I don’t get around much anymore. That’s been mostly true since this day in 1988 when I loaded up my new car with my possessions (they all fit in a single car back then) and headed for my first adventure in full-time ministry in the suburbs of Chicago.
I find it interesting to review a discussion like this one lamenting the insertion of a repeatable antiphon into the Gloria. It hasn’t been my experience to ever introduce such a piece in thirty years of music ministry. I have inherited them upon arrival. In each of those instances, the assembly has sung the verses with gusto. I don’t find the practice particularly bothersome. As with other similar “contentious” points in the Catholic liturgy, probably the only thing done more often than singing the responsorial Gloria is criticizing it.
At the link, frequent commenter Liam mentions the laudable practice of using an antiphon to introduce this new Mass part quickly while giving the people an opportunity for familiarity and memory–learning on the go, as it were. Something needed when all the people aren’t in a captive audience for an extended period of time outside of Mass–like in a school or monastery.
As for the question of when they begun, I checked my reference copy of the Hymnal for Young Christians, volume one (1968). Every setting of the Glory to God is through-sung and they all include an intonation phrase for the priest. My library is far from complete, but volume three of the same series (1972) has no Mass parts at all.

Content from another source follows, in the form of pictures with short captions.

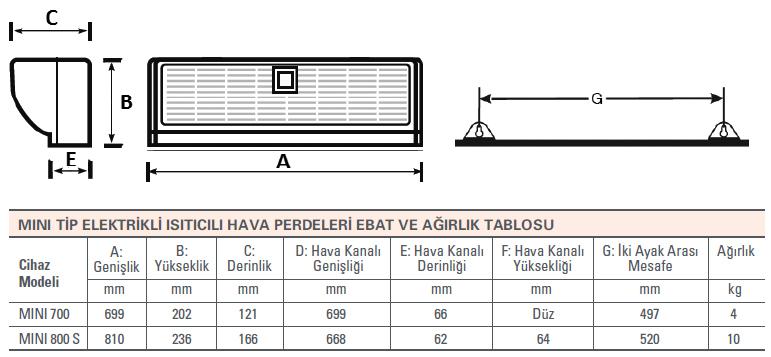 olefini-mini-tip-elektrikli-ısıtıcılı-hava-perdeleri-katalog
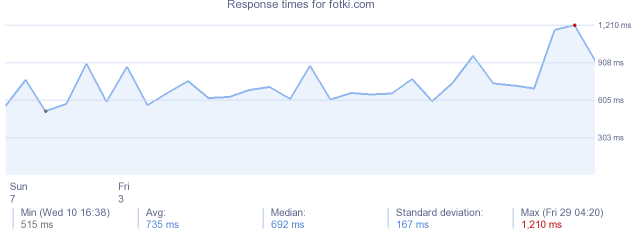 load time for fotki.com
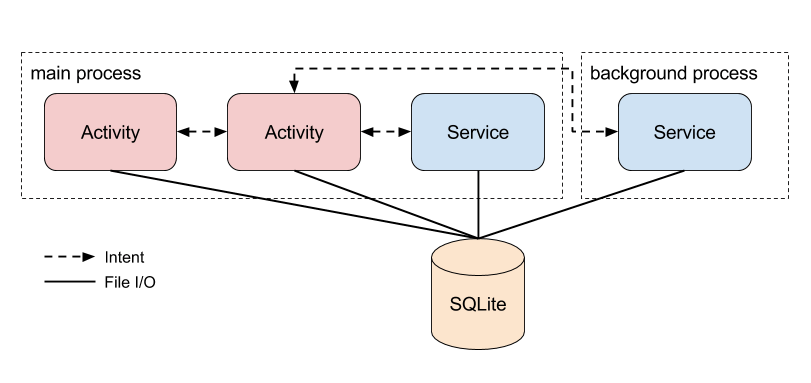 Android Lifecycle - Googleが考えた最強のアーキテクチャ(多分) (1).png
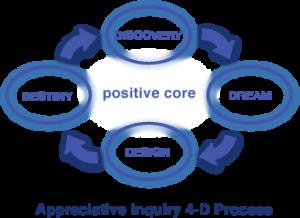 4-D processes of Apreciative Inquiry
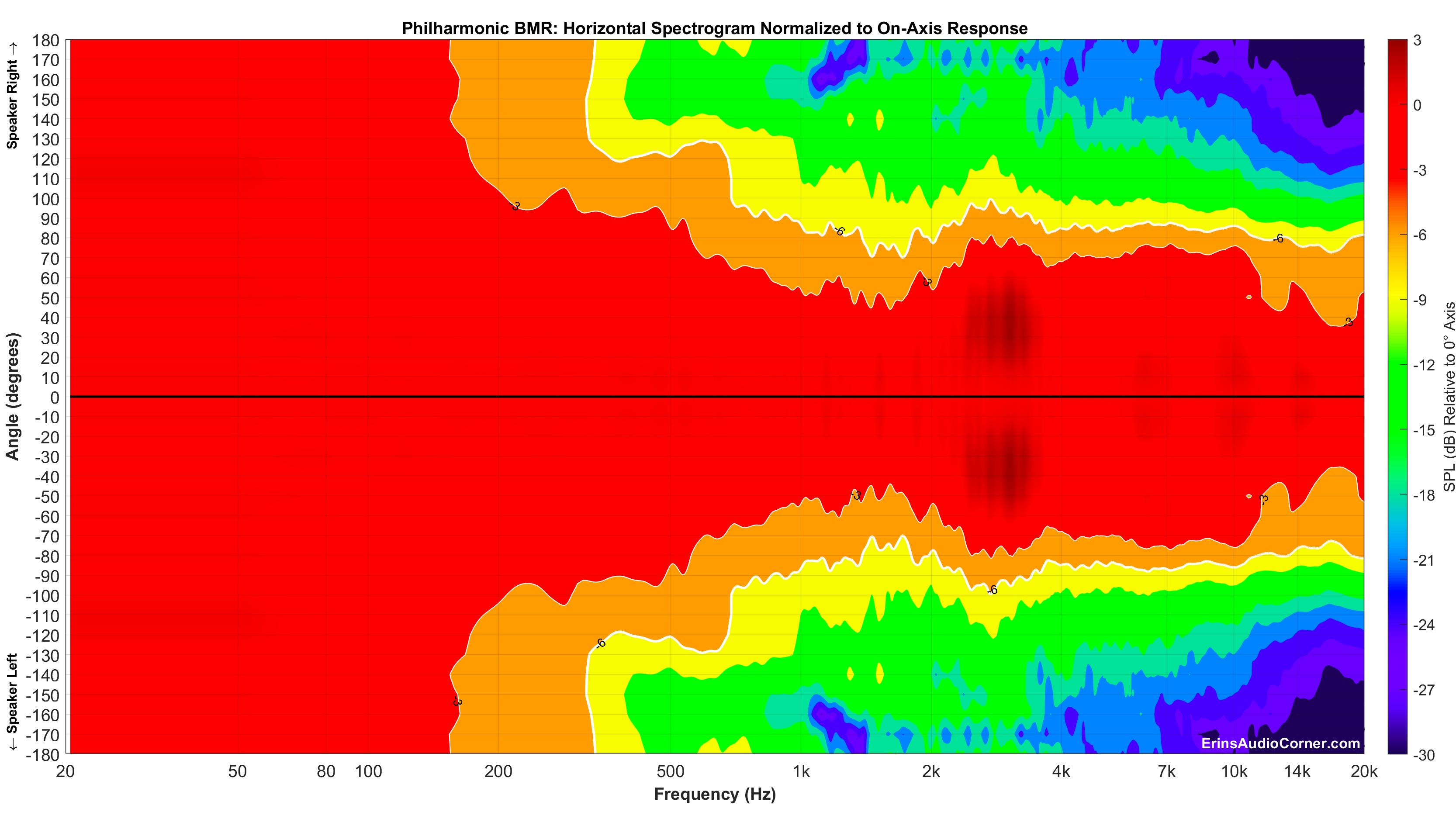 Philharmonic%20BMR_Horizontal_Spectrogram__Norm_Full.png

My first remembered experiences singing a responsorial Gloria are two–from around 1980. I recall the first St Louis Jesuit Gloria from my college days. There seems to be no YouTube recording of it, even on the pages that have amassed other compositions from the collection Neither Silver Nor Gold. The collection was published in 1974. The sheet music has a copyright date of 1973 (if memory serves). But given the SLJ’s commitment to beta-test their compositions in liturgy, was probably composed earlier than that. Peloquin’s Gloria of the Bells (1972) is rendered here (at about the one-minute mark) in possibly the best “live” rendition I’ve encountered. (How about that tempo? Couldn’t recite it much faster unless you were deep into hip-hop.)

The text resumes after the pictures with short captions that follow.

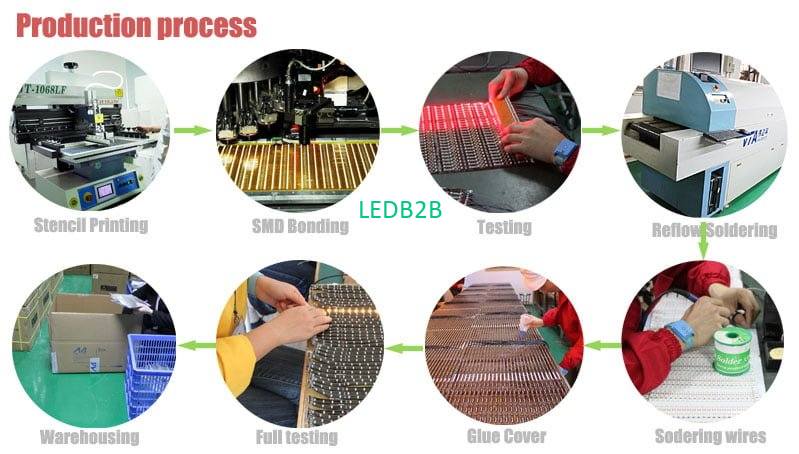 What is the manufacturing process of led strip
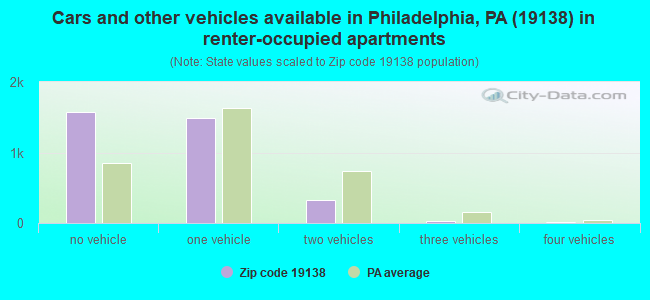 Cars and other vehicles available in Philadelphia, PA (19138) in renter-occupied apartments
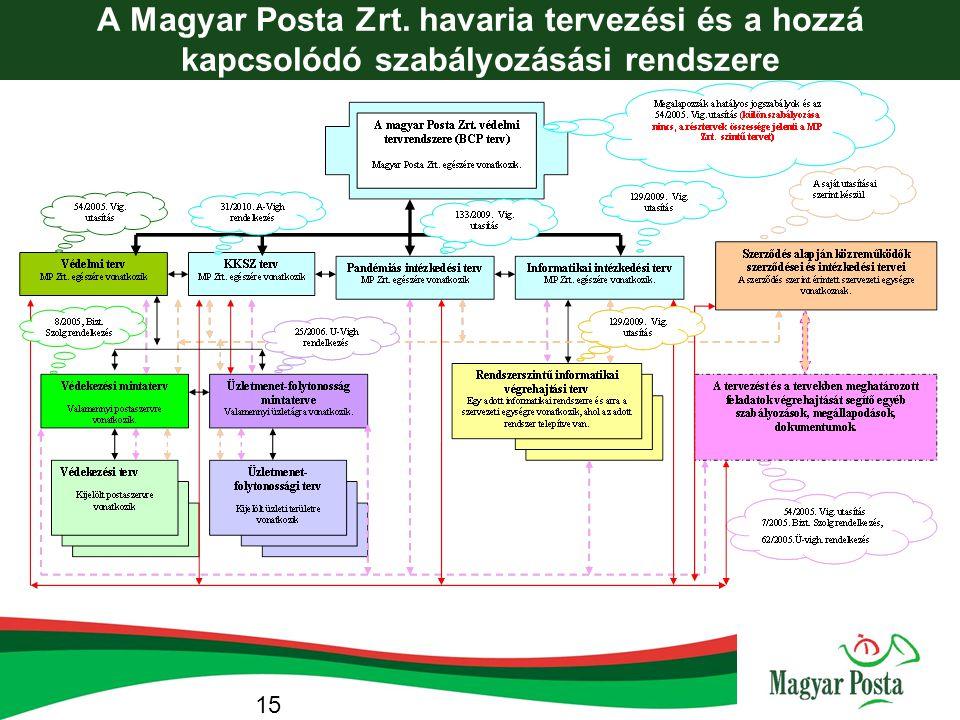 A Magyar Posta Zrt. havaria tervezési és a hozzá kapcsolódó szabályozásási rendszere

The point of all of these settings was to get the assembly to sing as part of a dialogue, and remove the Gloria from the realm of choral concertizing. Choir/congregation dialogue is an established part of the GIRM. It’s hardly any more bothersome to repeat a text in Mass music than it is to add repeats in polyphony. My suspicion is that complaints here are more about musical genre and liturgical philosophy than anything else.
A side note in the discussion there and elsewhere seems to be the notion of “saving time.” I’ve never thought that time needed to be rescued from music–more the reverse really. Summer Sundays are no less important than those in non-purple any other season of the year.

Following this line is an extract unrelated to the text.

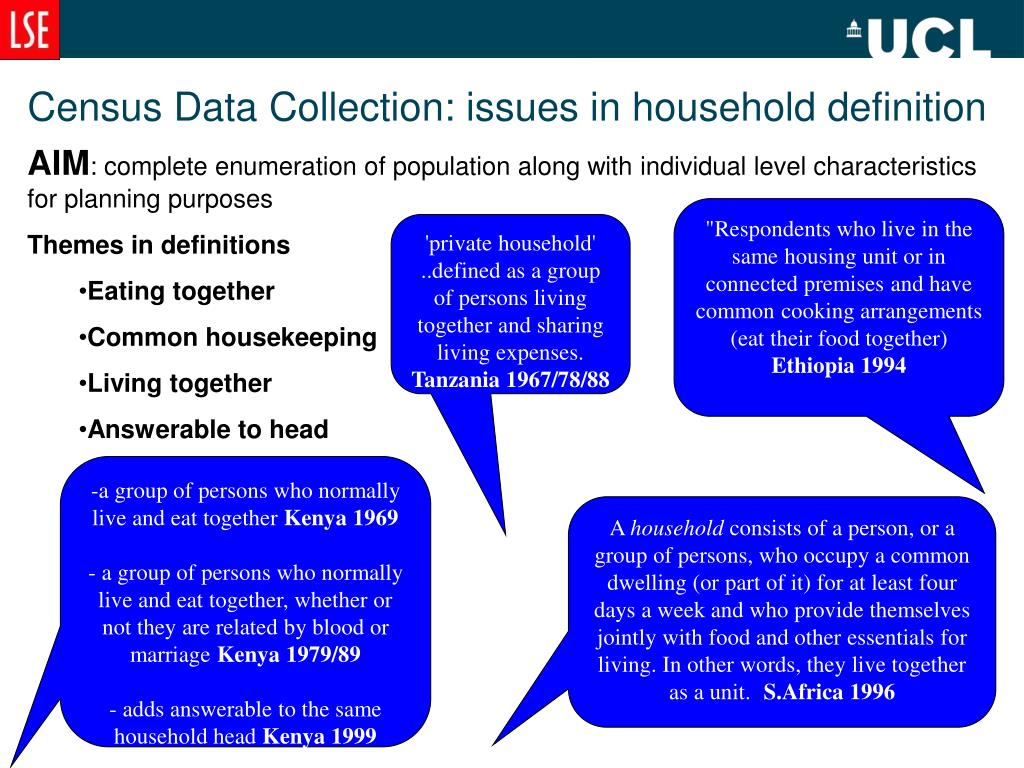 Census Data Collection: issues in household definition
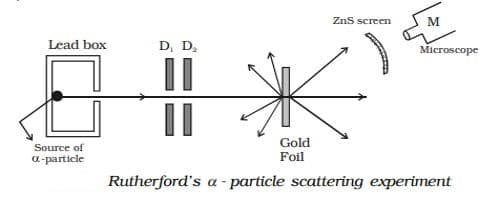 Rutherford's α - particle scattering experiment 1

My sense is that clergy are still largely in control of what gets sung at Mass. I had a friend who served as an associate pastor with me for a few years. He chafed under the boss. But he mostly simmered in silence–he wanted to be more of a straight arrow in terms of following rubrics. He didn’t like that we omitted the Gloria on green Sundays. What he didn’t know is that I was given direction on that; I argued against, and my proposal to sing the Gloria every Sunday was turned down. When the AP directed some of his simmer toward me, the best I could do was shrug and suggest that if he wanted to make a more persuasive case, he could have come to me and together we might have made a difference. I found it illustrative of what happens when discontent gets buried in one’s biases.
My current parish sings the two through-sung “Renewal” settings. (This one and the Gokelman/Kauffman composition.) Two seems enough for a parish, though if I found a third that was as excellent, I might consider it. We do have a responsorial structure for the Spanish-language Mass for which I recently inherited the director spot. As I familiarize myself with repertoire, there might be a few proposals to bring to the choir–we’ll see.
As for the image up top, James Tissot on Luke 2:8-14. Given that the evangelist gave the details, apparently the shepherds felt free to repeat that refrain.